She said that there used to be as many as 1,500 reenactment attendees, but that the number has been cut in half during the latest few reenactments.
‘Young people today don’t know much about history. With this, they had the opportunity to talk to the reenactors face to face and find out what this life was really about,’ she said.
Although she laments the loss of events such as the Brooksville Raid, she said, ‘everything has its time.’
Waning interest in reenactment as a hobby has also taken its toll on attendance, according to organizers.
‘The reenactment participants would take their children out to every single event,’ raid organizer Jan Knowles said. ‘And by the time they were adults, they didn’t want anything to do with it.’
Reenactments in general appear to be more popular with the Baby Boomer generation than with later ones, as the reenactment movement was said to have first become popular in the 1960s.
‘The problem with the baby boomers is that we grew older, and we’ve got 60-year-old, pot-bellied men running around playing war,’ Western Kentucky University history professor Glenn W. LaFantasie told the Tampa Bay Times.
He said it was ‘an anachronism’ to see elderly reenactors on the battlefield when actual Civil War soldiers likely would have been in their 30s.
At a time when statues of Confederate generals are being toppled by protesters or removed by local governments and the Confederate flag is being banned from display across the country, Civil War reenactments are also coming under fire.
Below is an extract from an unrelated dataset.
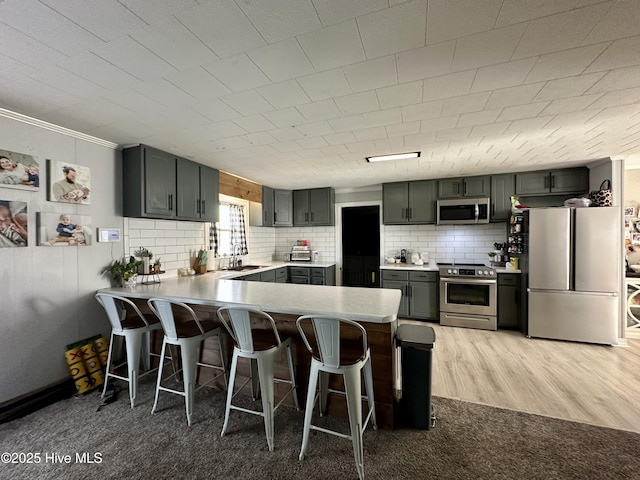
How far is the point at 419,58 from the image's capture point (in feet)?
5.05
High school history teacher and author of Searching for Black Confederates: The Civil War’s Most Persistent Myth, Kevin M. Levin, said that reenactments are ‘mythologizing the facts’ as they often veer away from the true realities of the Civil War, which includes issues of race and slavery, turning it to more entertainment than historical lesson.
It’s unclear if there are plans to revive the Brooksville Raid in the future, if another suitable location can be found to host it.
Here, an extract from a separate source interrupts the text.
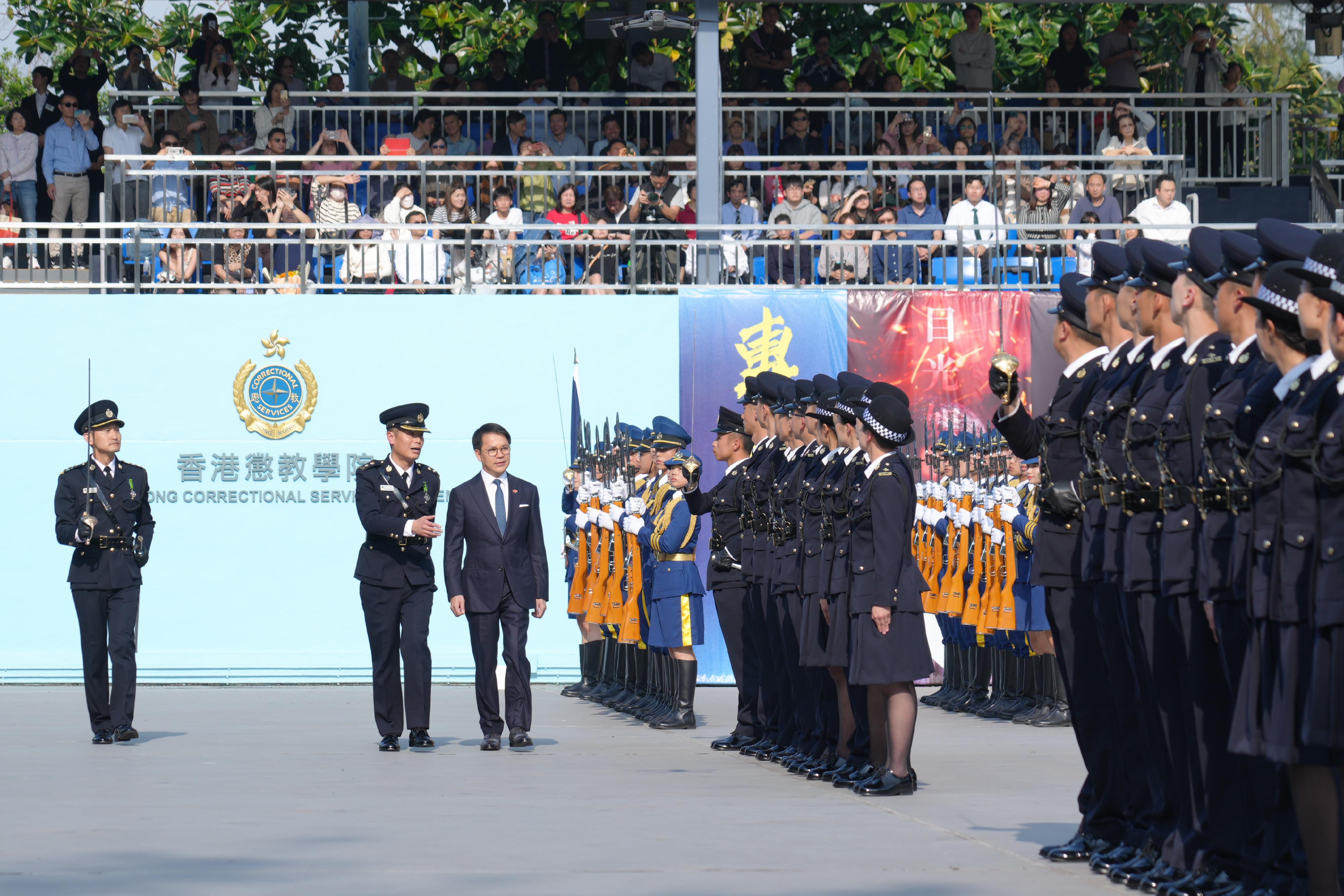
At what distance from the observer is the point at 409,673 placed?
11258 mm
In early June, a peaceful Black Lives Matter rally was held in Brooksville. Among the demands was the removal of a marble statue of a Confederate solider and a ‘hanging tree’ that was allegedly used for lynchings, both standing in front of the courthouse, according to ABC Action News.
Brooksville itself is named after hardline slavery supporter U.S. Rep. Preston Brooks of South Carolina, a Democrat.
In 1856 while on the floor of the Senate, Brooks nearly beat to death abolitionist Republican Sen. Charles Sumner with a cane, following Sumner’s antislavery speech in which he supposedly verbally attacked Brooks’ second cousin.
Admiration for Brooks’ action is said to have been behind the Florida city naming itself after him following the incident.